It all starts with a promising first sentence.....

"The door slid open, and Clarke knew it was time to die." Pg. 1 of The 100 by Kass Morgan. How can I not keeping reading? There is clearly the promise of more!

Nuclear war has left Earth a radioactive wasteland. Mankind has had to fend for itself, splitting into various factions, Walden, Arcadia, and Phoenix, living on a large space station. But now life on the space station is in peril. Oxygen is waning. There has to be a way to survive. The council has decided to send 100 of its death row/condemned inmates to Earth. Send the scraps to Earth to see if its habitable. Send the scraps to Earth to give the ruling class on Phoenix a chance to survive longer on the ship. Send the scraps to Earth to do all the hard work.

Clarke, reeling from the death of her parents, is one of the 100 rogue teenagers sent to recolonize Earth after the planet has been left desolate for centuries. Wells, son of the Chancellor, commits a crime and forces his way into the 100, to save the girl he loves. To save his sister, Octavia, Bellamy commits an act of violence just as the dropship is about to leave for Earth. Glass has managed to escape the dropship and remain on Phoenix, but life in space isn't much better.

Information given →
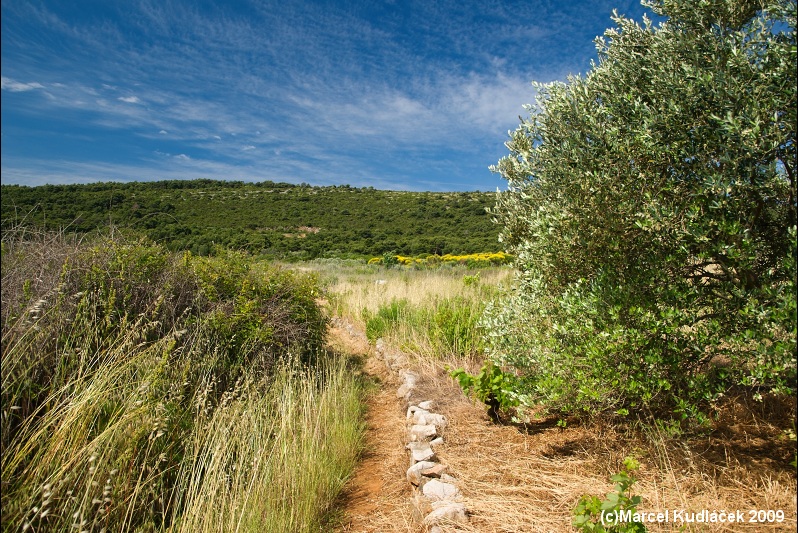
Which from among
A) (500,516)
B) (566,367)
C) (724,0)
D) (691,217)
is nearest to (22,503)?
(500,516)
---
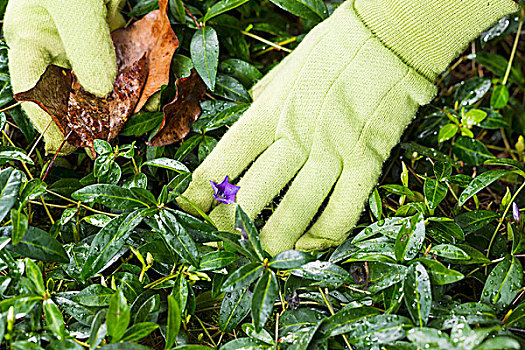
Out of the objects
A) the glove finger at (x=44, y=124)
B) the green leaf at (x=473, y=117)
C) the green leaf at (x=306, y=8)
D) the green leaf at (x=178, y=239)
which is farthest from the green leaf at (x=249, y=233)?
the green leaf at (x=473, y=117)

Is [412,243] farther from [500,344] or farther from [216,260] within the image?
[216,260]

Instructions →
a) Summarize the book review of The 100 in three sentences.
b) Proceed with the book review of The 100, picking up right after its final sentence.
The items have no connection to the book review.

Answers in order →
a) The book review opens by quoting the first sentence of The 100 by Kass Morgan and calling it a promise of more to come. In the story, nuclear war has left Earth a radioactive wasteland, and humanity lives on a space station that is running low on oxygen, so the council sends 100 condemned inmates to Earth. The review then introduces Clarke, who is grieving her parents; Wells, who commits a crime to join the 100 and save the girl he loves; Bellamy, who commits violence to save his sister, Octavia; and Glass, who escapes the dropship and stays on Phoenix.

b)
I'm so used to books based in reality, that sometimes it's very hard to read a book like this. I keep forgetting to just let go. To just enjoy the story. To just let my imagination run wild.  There are some things I loved about this book, and there are some things I didn't.

With each chapter, there was an increasing element of suspense. I had to keep reading to find out what Clarke did to dread her 18th birthday -- the age that all condemned youth will die. Why would Wells want to go on such a deadly mission? He did it all to save Clarke. But was she worth it? Once reunited, why does Clarke have so much hatred for Wells? Once on Earth, why didn't the 100 die? What happened to the people who were left on Earth?

Sometimes this just felt like a teenage soap opera, mixed with some elements of science fiction and Lord of the Flies. There's a lot of teenage angst and hormonal activity going on here, and I'm not a big fan of that. I felt like the juicier part of the story was life on the space station after the 100 leave. Glass' story offers a glimpse into that life, just not enough for me. Equally frustrating is the ending! It just stops, right when the action is starting to pick up! But there is a flip side to that, the author succeeded in making me want to read the next book in the series. Fortunately, I don't have to be frustrated for too long because I've already started reading the sequel, Day 21.

Rating: Give it a try

Note: I received a copy of the book from FSB Associates in exchange for an honest review.